# [About this task]
In exact form, please repeat the records from their opening line down to the line with "scientific name: Macaca arctoides", including that line.

::: Records provided

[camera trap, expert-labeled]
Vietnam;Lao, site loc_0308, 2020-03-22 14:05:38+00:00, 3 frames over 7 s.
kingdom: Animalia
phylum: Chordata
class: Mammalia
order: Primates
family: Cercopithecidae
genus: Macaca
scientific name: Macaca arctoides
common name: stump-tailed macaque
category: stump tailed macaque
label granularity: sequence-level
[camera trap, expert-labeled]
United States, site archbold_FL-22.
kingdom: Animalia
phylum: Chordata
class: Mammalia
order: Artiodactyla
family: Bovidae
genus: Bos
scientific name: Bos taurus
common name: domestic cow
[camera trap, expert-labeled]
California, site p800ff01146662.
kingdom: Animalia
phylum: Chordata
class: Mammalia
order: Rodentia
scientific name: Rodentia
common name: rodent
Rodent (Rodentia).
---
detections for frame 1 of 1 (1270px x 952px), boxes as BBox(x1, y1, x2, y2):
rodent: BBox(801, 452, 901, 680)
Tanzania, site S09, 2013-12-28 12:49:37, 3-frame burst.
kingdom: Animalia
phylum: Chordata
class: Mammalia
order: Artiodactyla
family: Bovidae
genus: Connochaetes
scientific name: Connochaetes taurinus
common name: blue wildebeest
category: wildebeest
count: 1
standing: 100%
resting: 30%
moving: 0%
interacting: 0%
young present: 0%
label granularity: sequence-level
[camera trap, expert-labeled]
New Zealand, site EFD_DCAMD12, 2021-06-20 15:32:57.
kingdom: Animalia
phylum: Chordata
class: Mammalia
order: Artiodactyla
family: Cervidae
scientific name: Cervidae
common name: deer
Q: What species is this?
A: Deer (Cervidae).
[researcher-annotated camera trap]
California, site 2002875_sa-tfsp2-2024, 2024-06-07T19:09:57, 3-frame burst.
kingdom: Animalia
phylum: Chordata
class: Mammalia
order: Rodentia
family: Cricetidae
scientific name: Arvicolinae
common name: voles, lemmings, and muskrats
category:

::::::

# [Answer for the task]
[camera trap, expert-labeled]
Vietnam;Lao, site loc_0308, 2020-03-22 14:05:38+00:00, 3 frames over 7 s.
kingdom: Animalia
phylum: Chordata
class: Mammalia
order: Primates
family: Cercopithecidae
genus: Macaca
scientific name: Macaca arctoides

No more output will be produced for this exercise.